Original post workforce.com
As the political races unfold in 2016, just about everyone seems willing to share their opinions on candidates, parties and issues — whether they’re asked to or not.
For many of the nation’s workers, this can lead to uncomfortable situations or outright arguments while on the job. Responding with a personal opinion might seem like second nature, but it might also be a risky move careerwise.
Employers generally have the right to limit employees’ political commentary during work time, and many of them choose to do so given the often-heated nature of the subject. Workers should always use common sense when deciding whether to discuss political issues at work, but there are some situations in which employees should definitely steer clear of such talk, such as:
When the business owner or boss is vocal about their own beliefs. It’s a concept that might be shocking to many Americans, but, in many states, private employers may fire workers for their political beliefs.
Under the at-will employment doctrine, in the absence of a contract, employers can terminate employment at any time and for any reason not prohibited by law.
Every state except Montana subscribes to the at-will doctrine.

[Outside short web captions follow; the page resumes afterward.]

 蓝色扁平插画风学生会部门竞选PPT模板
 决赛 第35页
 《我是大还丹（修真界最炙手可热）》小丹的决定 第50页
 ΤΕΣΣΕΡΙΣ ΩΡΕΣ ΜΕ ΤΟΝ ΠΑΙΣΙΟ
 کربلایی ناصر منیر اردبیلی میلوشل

Under this principle, organizations don’t need “just cause” to fire someone. If local or state law doesn’t prohibit it, private employers generally may terminate an individual because of his or her political beliefs.
Many misinterpret the First Amendment and believe that it applies in all cases related to freedom of speech. The First Amendment only applies to government censorship of speech. As such, it restricts public employers from engaging in this practice.

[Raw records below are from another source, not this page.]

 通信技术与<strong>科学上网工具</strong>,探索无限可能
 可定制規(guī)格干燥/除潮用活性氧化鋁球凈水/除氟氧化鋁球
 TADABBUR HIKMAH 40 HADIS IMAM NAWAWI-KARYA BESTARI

Most private employers won’t typically terminate employees for their political beliefs. The bad publicity from such actions will typically outweigh any perceived benefits.
Even in states and locations without laws protecting employees’ political beliefs, employers will have to tread a fine line. Some states, like Wisconsin, prohibit employers from taking action on employees’ legal activities, such as running for office or voting. If the discussions are union-related, they might also be protected.
Yet, employees should still be cautious. A business owner or manager who is strongly invested in their political beliefs could discipline or terminate others with opposing viewpoints.
When it wastes time. Many employers recognize that restricting all nonwork-related conversations can have a detrimental effect on morale. But if employees are spending large amounts of time debating the pros and cons of a particular political candidate or issue when they should be working, an employer is going to take notice and possibly take action. Employers generally have control over what employees may and may not do on company property and on work time.
When discriminatory language is involved. Employers have a duty to prevent and address discrimination in the workplace.
If employees are holding inappropriate discussions about a candidate’s sex, age, race, religion, ethnicity or other protected traits, the employer will likely want to take action. A business may be held liable for fostering a hostile work environment if it does not halt such conduct.
Because of the legal ramifications, most employers take discrimination in the workplace very seriously and will respond accordingly. This could include discipline and even termination.
When representing the company. If an employee is passing themself off as a company representative, or even sporting company logos (on a shirt, hat, etc.) while giving a personal interview on the subject of politics, an employer likely has the right to act. Such actions could give customers and others the impression that the employee’s beliefs are those of the company.
Think before speaking. When faced with a workplace situation involving heavy political posturing, it can be hard to consider the effects of statements prior to making them in front of co-workers.
But taking a moment to think about the consequences of certain political discussions before engaging in them might be the best way for employees to safeguard their job.
Employees should consider the career risks of bringing politics to work. The best course of action might be to leave political discussion at the door.